Short text fragments from websites »

·····

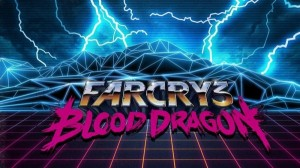 Dafuq – A fanatic response to Far Cry 3: Blood Dragon's first footage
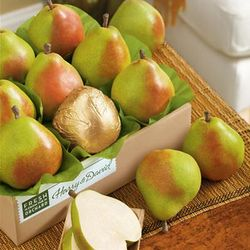 The Favorite Pears Gift Box
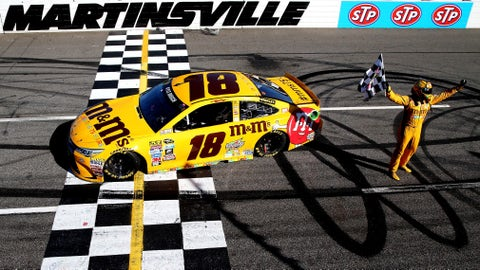Kyle Busch, STP 500 at Martinsville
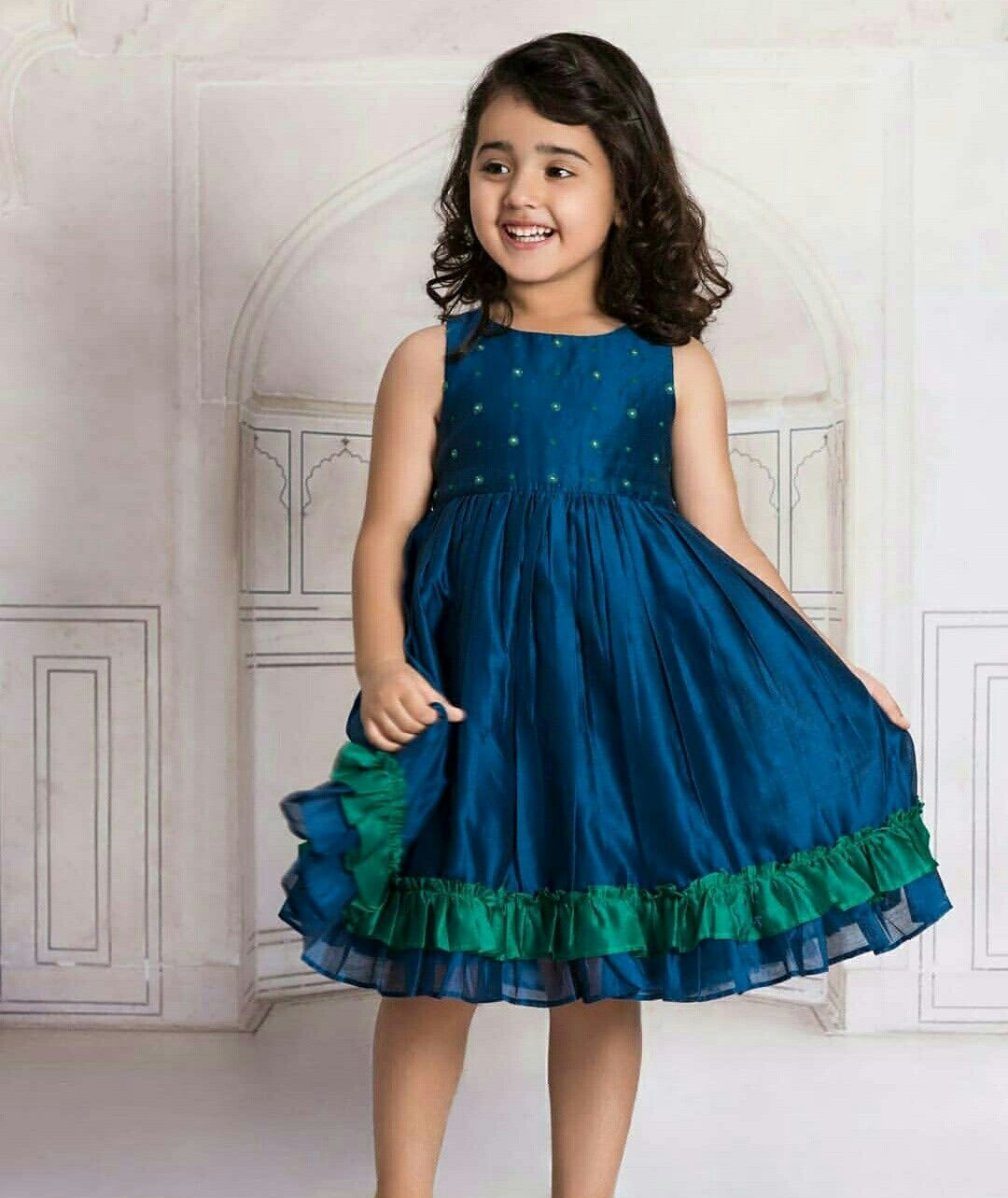 2a04e4d65ee75 sainuzZ | Kids stylezZ in 2019 | Kids frocks design, Frocks for ...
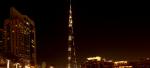 Apple åbner mall i Dubai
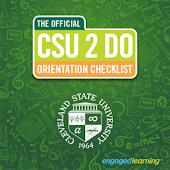 CSU 2 DO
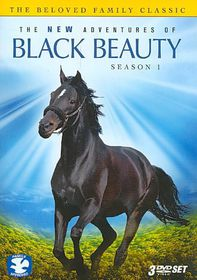 New Adventures of Black Beauty Ssn1 - (Region 1 Import DVD)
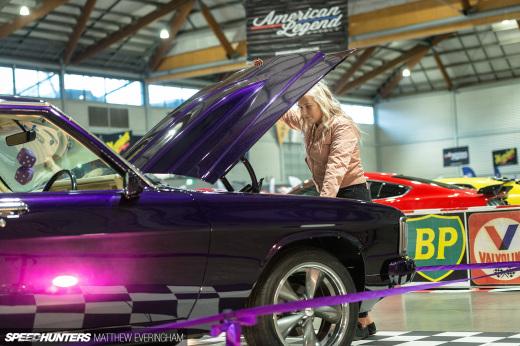 Motorex_2017_MEveringham_Speedhunters_(92)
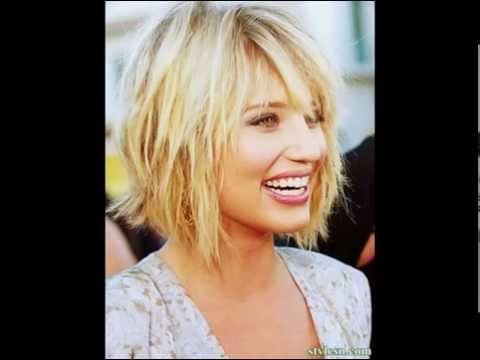 Inverted Bob Hairstyles For Thick Hair । 30 Bob Hairstyles With Fringe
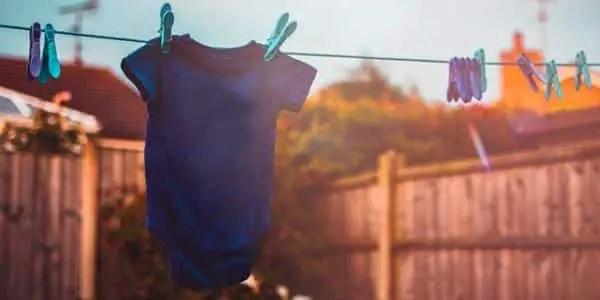 Wash Baby Clothes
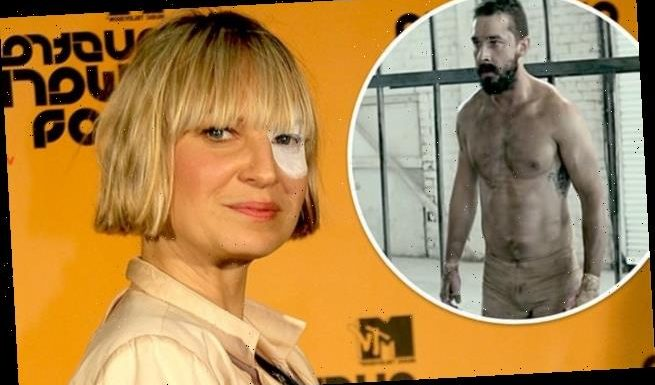 Sia claims Shia 'conned me into an adulterous relationship'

·····

Aim of the task » The records are to be returned word for word, without any of their pictures.

Output for this exercise »
 Dafuq – A fanatic response to Far Cry 3: Blood Dragon's first footage
 The Favorite Pears Gift Box
Kyle Busch, STP 500 at Martinsville
 2a04e4d65ee75 sainuzZ | Kids stylezZ in 2019 | Kids frocks design, Frocks for ...
 Apple åbner mall i Dubai
 CSU 2 DO
 New Adventures of Black Beauty Ssn1 - (Region 1 Import DVD)
 Motorex_2017_MEveringham_Speedhunters_(92)
 Inverted Bob Hairstyles For Thick Hair । 30 Bob Hairstyles With Fringe
 Wash Baby Clothes
 Sia claims Shia 'conned me into an adulterous relationship'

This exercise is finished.